▶ Problem to solve: Exactly the lines from the line that has "How far is pixel 93 63 away from the camera?" through the final line below are to be retyped, and the pictures are not.

▶ Extracted records:
⟨

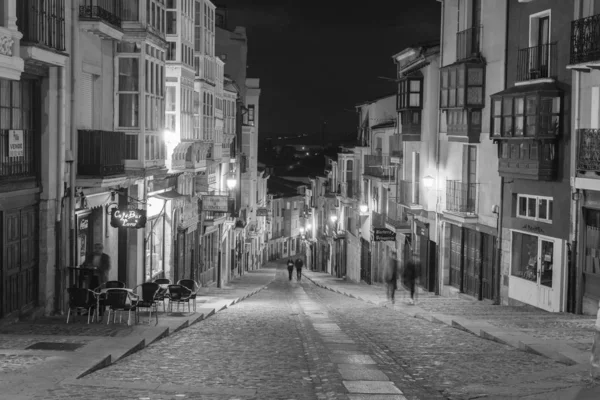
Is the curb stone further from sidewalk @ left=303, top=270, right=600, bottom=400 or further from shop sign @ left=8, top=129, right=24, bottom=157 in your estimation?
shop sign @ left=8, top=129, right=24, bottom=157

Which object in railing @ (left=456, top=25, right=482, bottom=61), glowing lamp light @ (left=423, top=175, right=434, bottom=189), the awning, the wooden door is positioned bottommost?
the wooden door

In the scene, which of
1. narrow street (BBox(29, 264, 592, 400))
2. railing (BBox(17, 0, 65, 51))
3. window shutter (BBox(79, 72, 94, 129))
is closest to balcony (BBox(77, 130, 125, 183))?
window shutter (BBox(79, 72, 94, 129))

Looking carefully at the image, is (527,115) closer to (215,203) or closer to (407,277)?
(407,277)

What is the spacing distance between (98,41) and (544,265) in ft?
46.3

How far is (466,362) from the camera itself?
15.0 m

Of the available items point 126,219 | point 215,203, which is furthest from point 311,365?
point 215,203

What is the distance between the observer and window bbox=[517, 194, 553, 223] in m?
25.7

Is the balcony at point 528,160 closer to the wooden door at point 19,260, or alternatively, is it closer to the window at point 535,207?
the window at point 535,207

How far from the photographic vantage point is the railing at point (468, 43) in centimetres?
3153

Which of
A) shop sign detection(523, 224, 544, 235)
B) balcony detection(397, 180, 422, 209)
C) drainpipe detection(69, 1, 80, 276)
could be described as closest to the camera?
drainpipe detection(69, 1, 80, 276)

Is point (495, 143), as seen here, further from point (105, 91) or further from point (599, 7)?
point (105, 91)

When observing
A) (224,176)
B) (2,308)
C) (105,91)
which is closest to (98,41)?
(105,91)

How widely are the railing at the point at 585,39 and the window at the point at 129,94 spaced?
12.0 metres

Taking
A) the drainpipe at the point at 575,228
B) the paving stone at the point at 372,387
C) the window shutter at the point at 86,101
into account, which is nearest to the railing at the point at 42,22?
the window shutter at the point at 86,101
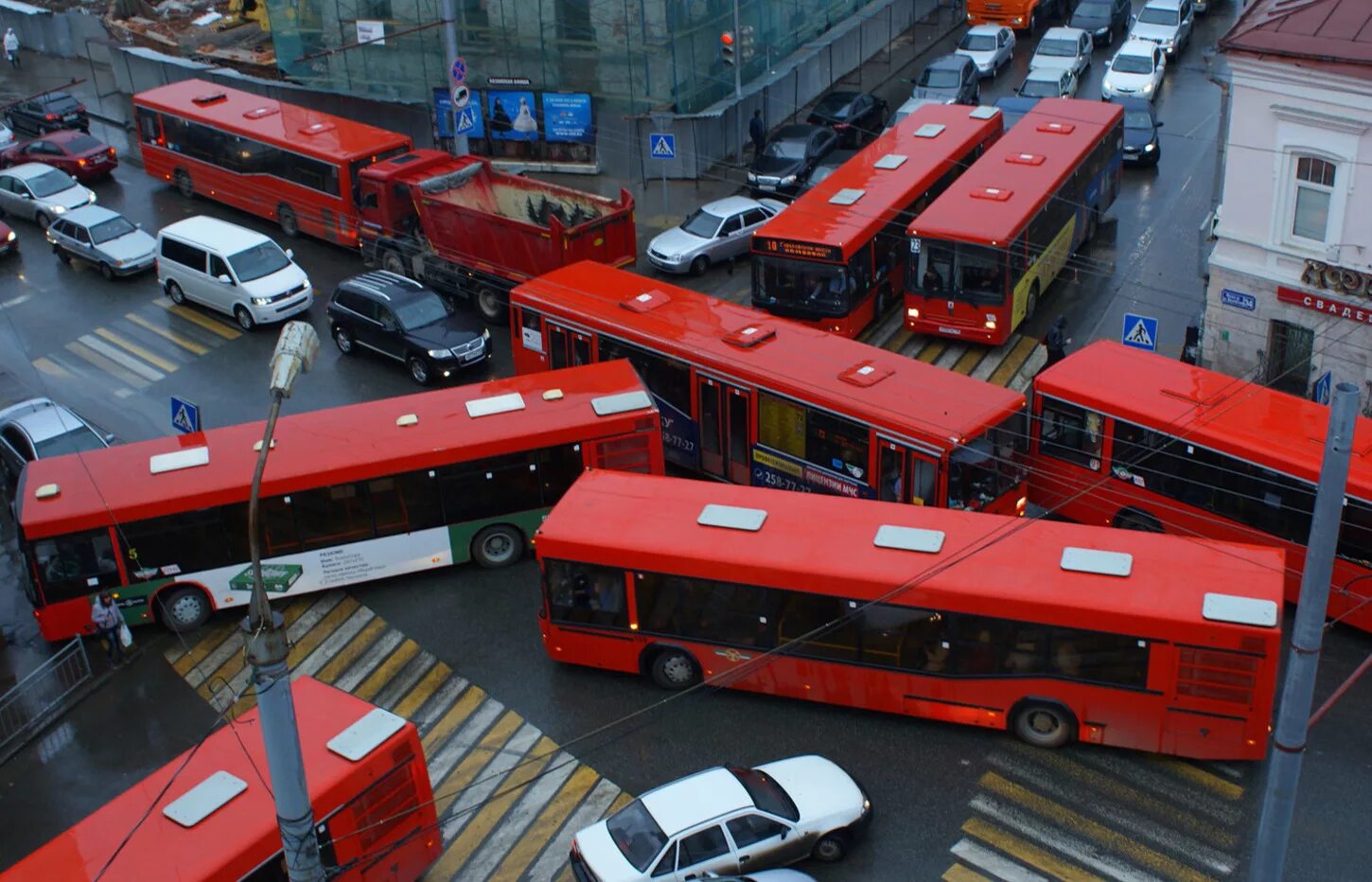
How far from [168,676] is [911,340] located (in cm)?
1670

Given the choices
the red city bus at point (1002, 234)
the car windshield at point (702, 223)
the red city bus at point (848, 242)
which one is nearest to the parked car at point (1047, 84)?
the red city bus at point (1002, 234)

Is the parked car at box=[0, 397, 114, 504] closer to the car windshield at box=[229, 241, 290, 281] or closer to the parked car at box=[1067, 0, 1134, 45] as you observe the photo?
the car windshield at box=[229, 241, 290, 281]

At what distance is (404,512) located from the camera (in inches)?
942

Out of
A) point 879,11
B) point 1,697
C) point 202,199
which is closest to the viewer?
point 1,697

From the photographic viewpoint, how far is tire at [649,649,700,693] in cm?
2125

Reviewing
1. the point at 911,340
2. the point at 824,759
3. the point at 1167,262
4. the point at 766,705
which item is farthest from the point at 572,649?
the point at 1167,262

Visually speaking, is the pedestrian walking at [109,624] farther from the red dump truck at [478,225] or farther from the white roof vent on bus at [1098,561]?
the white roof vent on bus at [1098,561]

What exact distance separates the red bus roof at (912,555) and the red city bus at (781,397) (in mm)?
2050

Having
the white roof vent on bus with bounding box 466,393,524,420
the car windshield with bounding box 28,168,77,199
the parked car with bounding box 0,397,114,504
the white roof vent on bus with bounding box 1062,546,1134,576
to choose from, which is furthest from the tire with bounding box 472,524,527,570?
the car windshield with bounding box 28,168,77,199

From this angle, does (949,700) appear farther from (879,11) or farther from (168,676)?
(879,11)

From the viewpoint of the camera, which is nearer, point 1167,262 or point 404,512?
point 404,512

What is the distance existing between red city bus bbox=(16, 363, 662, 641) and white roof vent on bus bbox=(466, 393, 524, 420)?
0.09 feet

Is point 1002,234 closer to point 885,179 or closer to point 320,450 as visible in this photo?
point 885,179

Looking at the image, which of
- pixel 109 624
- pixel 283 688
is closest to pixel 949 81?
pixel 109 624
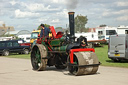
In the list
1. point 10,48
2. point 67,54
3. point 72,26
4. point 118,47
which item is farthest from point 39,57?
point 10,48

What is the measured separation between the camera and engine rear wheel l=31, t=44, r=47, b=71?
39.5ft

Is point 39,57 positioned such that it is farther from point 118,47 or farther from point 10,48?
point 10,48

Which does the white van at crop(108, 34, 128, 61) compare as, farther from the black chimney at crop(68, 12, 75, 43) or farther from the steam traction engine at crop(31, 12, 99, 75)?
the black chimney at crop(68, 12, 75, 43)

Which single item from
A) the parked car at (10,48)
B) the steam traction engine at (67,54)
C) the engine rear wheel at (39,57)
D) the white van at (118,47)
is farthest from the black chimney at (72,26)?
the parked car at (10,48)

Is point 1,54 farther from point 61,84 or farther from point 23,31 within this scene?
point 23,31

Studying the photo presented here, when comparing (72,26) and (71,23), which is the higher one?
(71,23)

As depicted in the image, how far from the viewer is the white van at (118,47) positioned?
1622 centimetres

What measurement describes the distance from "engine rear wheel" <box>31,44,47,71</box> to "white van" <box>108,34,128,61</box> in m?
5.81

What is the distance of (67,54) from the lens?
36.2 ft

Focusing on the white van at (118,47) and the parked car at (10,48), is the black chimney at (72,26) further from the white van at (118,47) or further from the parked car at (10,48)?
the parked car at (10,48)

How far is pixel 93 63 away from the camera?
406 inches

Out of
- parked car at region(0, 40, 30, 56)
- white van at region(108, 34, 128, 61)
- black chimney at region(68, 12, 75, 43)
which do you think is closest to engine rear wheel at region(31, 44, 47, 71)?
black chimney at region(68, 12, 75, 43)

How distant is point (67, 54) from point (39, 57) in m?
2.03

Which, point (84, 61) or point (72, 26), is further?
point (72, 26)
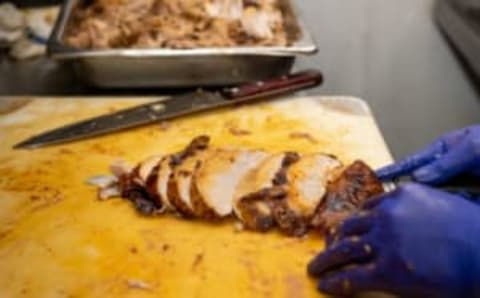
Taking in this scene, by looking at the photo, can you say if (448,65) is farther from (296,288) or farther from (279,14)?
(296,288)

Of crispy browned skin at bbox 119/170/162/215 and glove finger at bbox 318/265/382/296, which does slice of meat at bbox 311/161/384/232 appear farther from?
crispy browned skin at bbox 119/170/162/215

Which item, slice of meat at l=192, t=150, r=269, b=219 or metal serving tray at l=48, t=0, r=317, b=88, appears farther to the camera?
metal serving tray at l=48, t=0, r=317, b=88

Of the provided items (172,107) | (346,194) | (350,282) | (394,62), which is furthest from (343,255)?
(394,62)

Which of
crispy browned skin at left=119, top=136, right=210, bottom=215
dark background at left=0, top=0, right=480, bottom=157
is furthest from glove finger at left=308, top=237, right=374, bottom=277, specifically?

⟩

▶ Output for this exercise:
How far is pixel 93 63 away from the camera?
406 inches

Out of
- parked car at region(0, 40, 30, 56)
- white van at region(108, 34, 128, 61)
- black chimney at region(68, 12, 75, 43)
which do you think is closest to engine rear wheel at region(31, 44, 47, 71)?
black chimney at region(68, 12, 75, 43)

How distant is point (67, 54) from point (39, 57) in m?
2.03

Which, point (84, 61) or point (72, 26), is further?
point (72, 26)
Taking in this scene, by looking at the photo, can you say if (448,65) is farther from (296,288) or farther from (279,14)?
(296,288)

Of crispy browned skin at bbox 119/170/162/215 and glove finger at bbox 318/265/382/296, which does slice of meat at bbox 311/161/384/232 appear farther from?
crispy browned skin at bbox 119/170/162/215

Which item, slice of meat at l=192, t=150, r=269, b=219 or metal serving tray at l=48, t=0, r=317, b=88, appears farther to the camera?
metal serving tray at l=48, t=0, r=317, b=88

Of the provided items (172,107) | (346,194) | (350,282) | (394,62), which is furthest from (343,255)?
(394,62)

Which of
crispy browned skin at left=119, top=136, right=210, bottom=215
dark background at left=0, top=0, right=480, bottom=157
is furthest from glove finger at left=308, top=237, right=374, bottom=277, specifically?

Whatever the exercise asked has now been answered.